At the beginning of the first infection, or when you are infected for the first time, you do not notice anything, it is asymptomatic. Normally it takes between 5 and 8 years for the cancer to appear, so you can be infected without knowing it and you can also infect your partner without knowing it.

How can it be prevented?

We have already mentioned that to avoid it, the condom, but to prevent it, the vaccine. We have to change the classic concept of vaccination, everyone knows that if you get infected by a virus you create antibodies in your blood and you are already protected. In the case of HPV, as it is a very superficial infection, it does not contact the blood and you do not produce antibodies, so you are not protected, whereas if you are vaccinated, as it is a blood vaccine, you produce those antibodies. These antibodies achieve three things, firstly they eliminate the virus, secondly if they do not manage to eliminate it, this virus does not spread and if you have already started to develop a lesion of this type that can lead to cancer in 5 or 8 years, they stop it, therefore the vaccine is very important even if you have the virus.

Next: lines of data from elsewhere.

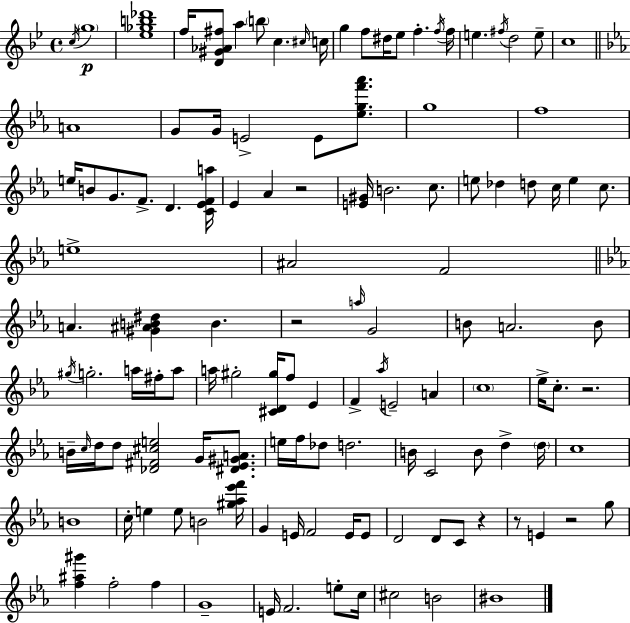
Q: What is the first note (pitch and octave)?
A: C5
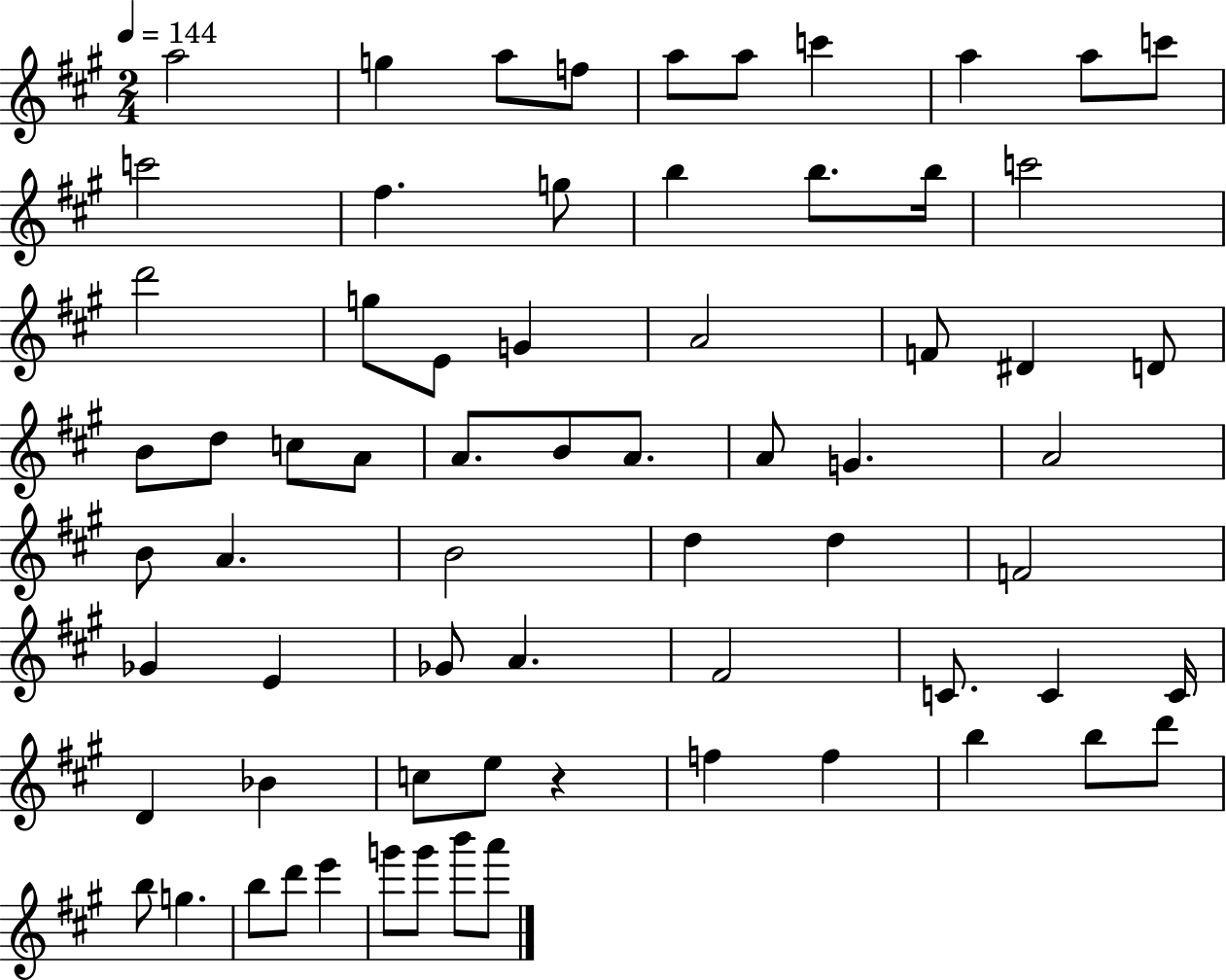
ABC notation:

X:1
T:Untitled
M:2/4
L:1/4
K:A
a2 g a/2 f/2 a/2 a/2 c' a a/2 c'/2 c'2 ^f g/2 b b/2 b/4 c'2 d'2 g/2 E/2 G A2 F/2 ^D D/2 B/2 d/2 c/2 A/2 A/2 B/2 A/2 A/2 G A2 B/2 A B2 d d F2 _G E _G/2 A ^F2 C/2 C C/4 D _B c/2 e/2 z f f b b/2 d'/2 b/2 g b/2 d'/2 e' g'/2 g'/2 b'/2 a'/2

Does it always lead to cancer?

No, most of the time fortunately it cures itself and the virus is eliminated. In cases where it progresses to cancer it can be detected by a simple cytology, which is an analysis of the cells of the cervix, where we only scratch a little bit, so it does not hurt and it takes less than 1 minute to perform. If women have more or less periodical phytologies, having a stable partner every 2 years or if not every year, we will always detect the virus in a previous curable phase because we know that from the contagion to the appearance of the cancer, the average time is between 5 and 8 years.